Records:

#####

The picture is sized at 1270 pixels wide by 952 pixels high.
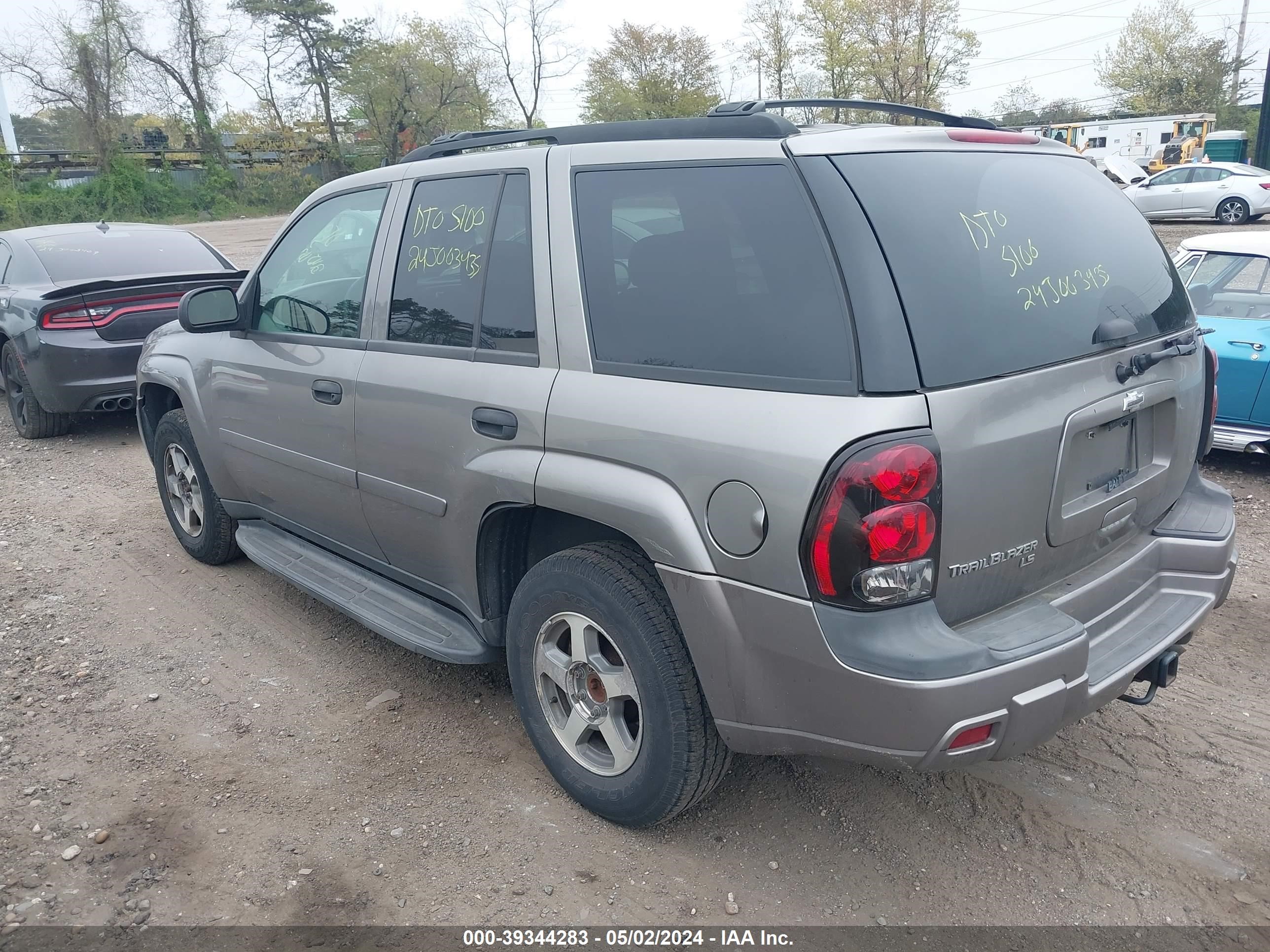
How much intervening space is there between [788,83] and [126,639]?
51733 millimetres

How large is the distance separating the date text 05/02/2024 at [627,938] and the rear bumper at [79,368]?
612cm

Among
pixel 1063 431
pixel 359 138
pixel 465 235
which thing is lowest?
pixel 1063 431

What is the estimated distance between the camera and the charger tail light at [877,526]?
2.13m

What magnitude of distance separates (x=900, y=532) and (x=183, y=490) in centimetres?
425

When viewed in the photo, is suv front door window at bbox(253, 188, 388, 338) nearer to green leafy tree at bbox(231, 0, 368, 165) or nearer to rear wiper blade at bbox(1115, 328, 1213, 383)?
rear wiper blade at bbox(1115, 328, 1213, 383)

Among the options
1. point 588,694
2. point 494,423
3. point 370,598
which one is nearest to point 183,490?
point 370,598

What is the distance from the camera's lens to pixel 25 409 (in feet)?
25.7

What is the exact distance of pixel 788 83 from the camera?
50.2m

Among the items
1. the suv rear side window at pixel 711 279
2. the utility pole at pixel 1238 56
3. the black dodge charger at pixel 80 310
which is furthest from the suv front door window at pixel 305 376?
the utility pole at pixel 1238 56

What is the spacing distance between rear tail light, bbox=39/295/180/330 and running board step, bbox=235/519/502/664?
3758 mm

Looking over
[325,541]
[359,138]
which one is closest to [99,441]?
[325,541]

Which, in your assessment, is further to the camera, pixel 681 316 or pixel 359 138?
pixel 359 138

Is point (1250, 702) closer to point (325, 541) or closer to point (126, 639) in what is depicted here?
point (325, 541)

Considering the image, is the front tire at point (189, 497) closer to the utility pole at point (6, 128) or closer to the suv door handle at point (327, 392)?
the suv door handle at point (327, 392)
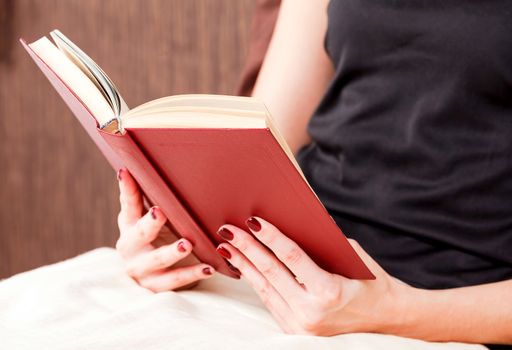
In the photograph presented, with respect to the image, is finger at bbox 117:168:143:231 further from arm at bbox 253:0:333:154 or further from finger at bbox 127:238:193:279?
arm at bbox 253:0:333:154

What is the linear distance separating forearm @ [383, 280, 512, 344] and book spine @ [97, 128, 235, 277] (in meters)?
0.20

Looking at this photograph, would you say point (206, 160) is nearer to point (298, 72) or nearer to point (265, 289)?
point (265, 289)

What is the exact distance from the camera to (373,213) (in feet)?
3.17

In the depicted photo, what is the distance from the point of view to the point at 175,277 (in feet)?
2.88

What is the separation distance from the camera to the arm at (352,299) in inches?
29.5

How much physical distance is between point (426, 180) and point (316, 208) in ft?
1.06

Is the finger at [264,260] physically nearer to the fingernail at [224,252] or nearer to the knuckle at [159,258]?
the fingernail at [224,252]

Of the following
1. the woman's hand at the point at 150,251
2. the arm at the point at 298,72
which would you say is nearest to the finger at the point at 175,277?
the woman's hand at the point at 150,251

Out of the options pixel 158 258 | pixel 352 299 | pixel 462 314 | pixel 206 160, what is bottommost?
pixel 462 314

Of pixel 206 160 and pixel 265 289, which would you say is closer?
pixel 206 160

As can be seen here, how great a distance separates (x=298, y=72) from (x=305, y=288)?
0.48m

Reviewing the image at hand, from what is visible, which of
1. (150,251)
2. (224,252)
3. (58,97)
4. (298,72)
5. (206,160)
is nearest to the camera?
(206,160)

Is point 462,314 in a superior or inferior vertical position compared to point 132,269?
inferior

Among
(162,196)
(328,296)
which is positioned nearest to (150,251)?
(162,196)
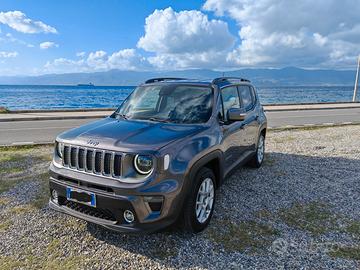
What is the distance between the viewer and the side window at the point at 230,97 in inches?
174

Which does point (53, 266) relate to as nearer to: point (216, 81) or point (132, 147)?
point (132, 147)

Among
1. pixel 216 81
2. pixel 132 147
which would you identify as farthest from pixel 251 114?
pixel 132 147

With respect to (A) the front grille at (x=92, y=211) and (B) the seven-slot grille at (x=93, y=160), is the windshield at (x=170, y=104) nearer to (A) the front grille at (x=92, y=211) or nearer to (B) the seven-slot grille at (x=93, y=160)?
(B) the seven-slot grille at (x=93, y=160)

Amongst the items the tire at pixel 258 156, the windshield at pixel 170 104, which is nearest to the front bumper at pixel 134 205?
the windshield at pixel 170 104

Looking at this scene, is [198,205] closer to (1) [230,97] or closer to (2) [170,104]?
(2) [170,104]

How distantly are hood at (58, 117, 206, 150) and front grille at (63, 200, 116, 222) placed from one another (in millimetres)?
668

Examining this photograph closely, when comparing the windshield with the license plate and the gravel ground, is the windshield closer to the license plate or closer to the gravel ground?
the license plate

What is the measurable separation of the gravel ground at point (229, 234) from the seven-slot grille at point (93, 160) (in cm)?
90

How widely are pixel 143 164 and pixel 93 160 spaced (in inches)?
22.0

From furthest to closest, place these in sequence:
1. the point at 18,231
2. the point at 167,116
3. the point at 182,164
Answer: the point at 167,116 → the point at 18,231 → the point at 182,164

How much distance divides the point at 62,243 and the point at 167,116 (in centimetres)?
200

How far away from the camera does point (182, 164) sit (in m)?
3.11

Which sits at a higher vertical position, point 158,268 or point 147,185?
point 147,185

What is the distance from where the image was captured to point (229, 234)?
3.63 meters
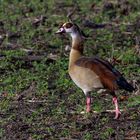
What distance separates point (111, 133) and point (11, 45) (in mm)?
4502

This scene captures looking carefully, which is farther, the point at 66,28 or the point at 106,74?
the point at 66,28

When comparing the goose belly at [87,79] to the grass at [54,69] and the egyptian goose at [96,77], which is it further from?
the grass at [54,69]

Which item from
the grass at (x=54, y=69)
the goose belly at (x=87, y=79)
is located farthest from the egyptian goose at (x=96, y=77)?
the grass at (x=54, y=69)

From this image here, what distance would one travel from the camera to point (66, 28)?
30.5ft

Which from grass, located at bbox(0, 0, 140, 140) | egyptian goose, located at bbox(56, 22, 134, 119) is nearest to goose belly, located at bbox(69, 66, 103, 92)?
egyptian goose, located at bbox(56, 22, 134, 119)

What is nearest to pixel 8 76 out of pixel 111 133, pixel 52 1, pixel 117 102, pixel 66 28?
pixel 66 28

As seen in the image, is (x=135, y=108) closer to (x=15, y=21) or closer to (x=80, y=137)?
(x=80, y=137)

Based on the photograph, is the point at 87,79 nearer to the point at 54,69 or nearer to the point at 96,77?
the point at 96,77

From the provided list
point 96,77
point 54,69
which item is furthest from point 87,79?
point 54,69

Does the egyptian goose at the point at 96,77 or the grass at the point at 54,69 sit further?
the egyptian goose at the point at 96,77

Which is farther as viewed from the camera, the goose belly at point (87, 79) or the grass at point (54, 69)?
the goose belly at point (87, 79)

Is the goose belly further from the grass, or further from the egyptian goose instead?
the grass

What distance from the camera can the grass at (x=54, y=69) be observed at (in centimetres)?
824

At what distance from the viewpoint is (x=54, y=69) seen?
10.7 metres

#####

What to do | From the line containing "What is nearest" down to the last line, reproduce the records exactly. Include both ends.

Result of this exercise |
What is nearest to pixel 8 76 out of pixel 111 133, pixel 52 1, pixel 117 102, pixel 66 28?
pixel 66 28

As seen in the image, is (x=135, y=108) closer to (x=15, y=21) or closer to (x=80, y=137)?
(x=80, y=137)

Based on the photograph, is the point at 87,79 nearer to the point at 54,69 or nearer to the point at 96,77?
the point at 96,77

From the provided list
point 96,77
point 54,69
which item is furthest from point 87,79?
point 54,69

Does the egyptian goose at the point at 96,77 or the grass at the point at 54,69 sit further?
the egyptian goose at the point at 96,77

Which is farther as viewed from the camera, the goose belly at point (87, 79) or the grass at point (54, 69)?
the goose belly at point (87, 79)

Is the goose belly further from the grass, or further from the egyptian goose instead?
the grass

What distance from the camera can the grass at (x=54, y=69) be observed at (in centimetres)?
824

At what distance from the viewpoint is (x=54, y=69) seen?
10.7 metres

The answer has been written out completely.